== Text section

Hi Pete,
We ran into the same issue with generating vector loads/stores for
vectors with less than word alignment. It seems we took a similar
approach to solving the problem by modifying the logic in
allowsUnalignedMemoryAccesses.
As you and Jim mentioned, it looks like the vld1/vst1 instructions
should support element aligned access for any armv7 implementation
(I'm looking at Table A3-1 ARM Architecture Reference Manual - ARM DDI
0406C).
Right now I do not think we have the correct code setup in
ARMSubtarget to accurately represent this table. I would propose that
we keep the existing field for unaligned access and add a new field for
element-aligned access.
The AllowsUnAlignedMem field remains as is and it could be used to
represent the SCTLR.A column in Table A3-1. The
AllowsElementAlignedNEON field would be used allow targets to generate
vld1/vst1 instructions for element-aligned accesses. By default it would
be set to true for armv7 targets with NEON.

====
== Entries provided

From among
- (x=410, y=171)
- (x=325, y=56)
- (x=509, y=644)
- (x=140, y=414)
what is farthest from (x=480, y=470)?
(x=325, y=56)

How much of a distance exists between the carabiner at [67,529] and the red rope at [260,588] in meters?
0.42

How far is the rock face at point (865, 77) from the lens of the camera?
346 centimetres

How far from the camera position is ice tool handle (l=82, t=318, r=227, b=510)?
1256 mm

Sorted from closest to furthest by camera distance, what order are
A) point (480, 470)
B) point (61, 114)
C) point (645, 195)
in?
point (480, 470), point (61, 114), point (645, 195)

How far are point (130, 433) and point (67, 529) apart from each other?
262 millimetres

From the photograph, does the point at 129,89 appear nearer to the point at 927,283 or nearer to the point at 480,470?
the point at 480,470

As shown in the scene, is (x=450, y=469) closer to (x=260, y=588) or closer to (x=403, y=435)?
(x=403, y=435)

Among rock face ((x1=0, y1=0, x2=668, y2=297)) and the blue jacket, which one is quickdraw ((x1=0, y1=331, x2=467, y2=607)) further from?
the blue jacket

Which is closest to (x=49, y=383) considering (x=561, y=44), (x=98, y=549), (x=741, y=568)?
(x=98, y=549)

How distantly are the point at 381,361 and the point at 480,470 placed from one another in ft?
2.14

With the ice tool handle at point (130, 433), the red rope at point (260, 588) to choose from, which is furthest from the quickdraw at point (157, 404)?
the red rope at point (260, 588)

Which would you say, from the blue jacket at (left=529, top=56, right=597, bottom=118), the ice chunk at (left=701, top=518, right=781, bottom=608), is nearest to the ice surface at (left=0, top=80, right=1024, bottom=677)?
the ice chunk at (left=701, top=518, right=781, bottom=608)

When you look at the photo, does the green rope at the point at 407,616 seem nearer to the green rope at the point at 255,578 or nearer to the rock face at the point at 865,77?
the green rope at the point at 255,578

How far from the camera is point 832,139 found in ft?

====

* Prompt 1
In the message, what default setting is proposed for the AllowsElementAlignedNEON field?
* Prompt 2
Retype everything in the message from "Right now I" down to "element-aligned access.".
* Prompt 3
Summarize the message in two sentences.
These data have no connection to the message.

* Expected answer 1
It would be set to true by default for armv7 targets with NEON.

* Expected answer 2
Right now I do not think we have the correct code setup in
ARMSubtarget to accurately represent this table. I would propose that
we keep the existing field for unaligned access and add a new field for
element-aligned access.

* Expected answer 3
The writer hit the same problem generating vector loads and stores for vectors with less than word alignment and worked around it by changing the logic in allowsUnalignedMemoryAccesses, noting that vld1/vst1 should support element-aligned access on any armv7 implementation. The writer proposes keeping the existing AllowsUnAlignedMem field in ARMSubtarget and adding an AllowsElementAlignedNEON field, set to true by default for armv7 targets with NEON, so targets can generate vld1/vst1 for element-aligned accesses.